Reportagem —
Senna e Prost transformaram o GP mais longo da temporada, 310,527 km, numa prova de arrancada que não durou 500 m. O brasileiro perdeu o pique na largada mas aproveitou-se da potência do motor Honda para dar o troca ainda antes da primeira curva. Um pequeno desvio para a direita, do então líder Prost, abriu-lhe a porta. Tão rápido como criou a oportunidade, Alain fechou o ângulo. Só que Senna já estava com o bico do carro na zona de perigo. Nota-se pela TV que o brasileiro ainda tentou tirar o corpo passando por cima da zebra. Só na hora de frear é que Senna lavou as mãos. Deixa bater, deve ter pensado.
Nem em seus sonhos mais raivosos de vingança Senna poderia ter imaginado uma cena tão favorável a uma revanche. Numa situação de disputa de título como a que aconteceu no Japão, é injusto tentar achar um culpado para a batida. Prost, encarnando o papel de vítima, puxa o coro das lamentações. "Não esperava que Senna fosse capaz de uma manobra dessas. Não sei como ele pode guiar assim. Ele viu que tinha perdido a corrida na largada e aí forçou passagem numa hora impossível", disse. O francês chamou Senna de "fanático" e "iluminado". O brasileiro reagiu com simplicidade aos ataques do derrotado francês. "No ano passado eu perdi o título numa batida. Esse ano ganhei. A única diferença é que foi no começo da prova", falou.
Em um dia de trovão, a Ferrari reclamou que a F-1 está virando corrida de Stock Car. O chefe da equipe italiana, Cesare Fiorio, só se esqueceu de lembrar que seu segundo piloto, Nigel Mansell, perdeu a corrida por ter se comportado como um piloto de "Dragster". O inglês estragou a que deve ter sido a troca de pneus mais rápida do mundo, 5s87, acelerando antes da hora. Quando os mecânicos puseram a sua máquina no chão, a transmissão, que não é de ferro, arrebentou. O presidente da Fisa, Jean-Marie Balestre, classificou o espetáculo de muito triste. Ele defende a tese de interrupção da prova para uma nova largada. Diz que era a única maneira de se "preservar o esporte". Mas, no momento, estão descartadas eventuais punições ao brasileiro. Ayrton pode comemorar em paz seu segundo título.

Bloco de dados —

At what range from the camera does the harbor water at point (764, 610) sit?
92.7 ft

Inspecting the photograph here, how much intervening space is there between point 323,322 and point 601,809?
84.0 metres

Lista de tarefas —
**A)** Resuma a reportagem sobre Senna e Prost em duas frases.
**B)** Reproduza a parte da reportagem que abre com as palavras que contêm "Senna e Prost" e fecha com "deve ter pensado.".

Respostas por tarefa —
**A)** No GP do Japão, Senna tentou passar Prost antes da primeira curva, os dois bateram e a disputa entre eles não durou nem 500 m. Prost culpou o brasileiro e o chamou de "fanático", Senna respondeu que desta vez ganhou o título numa batida, e a Fisa descartou por ora punições a ele, que pode comemorar seu segundo título.

**B)**
Senna e Prost transformaram o GP mais longo da temporada, 310,527 km, numa prova de arrancada que não durou 500 m. O brasileiro perdeu o pique na largada mas aproveitou-se da potência do motor Honda para dar o troca ainda antes da primeira curva. Um pequeno desvio para a direita, do então líder Prost, abriu-lhe a porta. Tão rápido como criou a oportunidade, Alain fechou o ângulo. Só que Senna já estava com o bico do carro na zona de perigo. Nota-se pela TV que o brasileiro ainda tentou tirar o corpo passando por cima da zebra. Só na hora de frear é que Senna lavou as mãos. Deixa bater, deve ter pensado.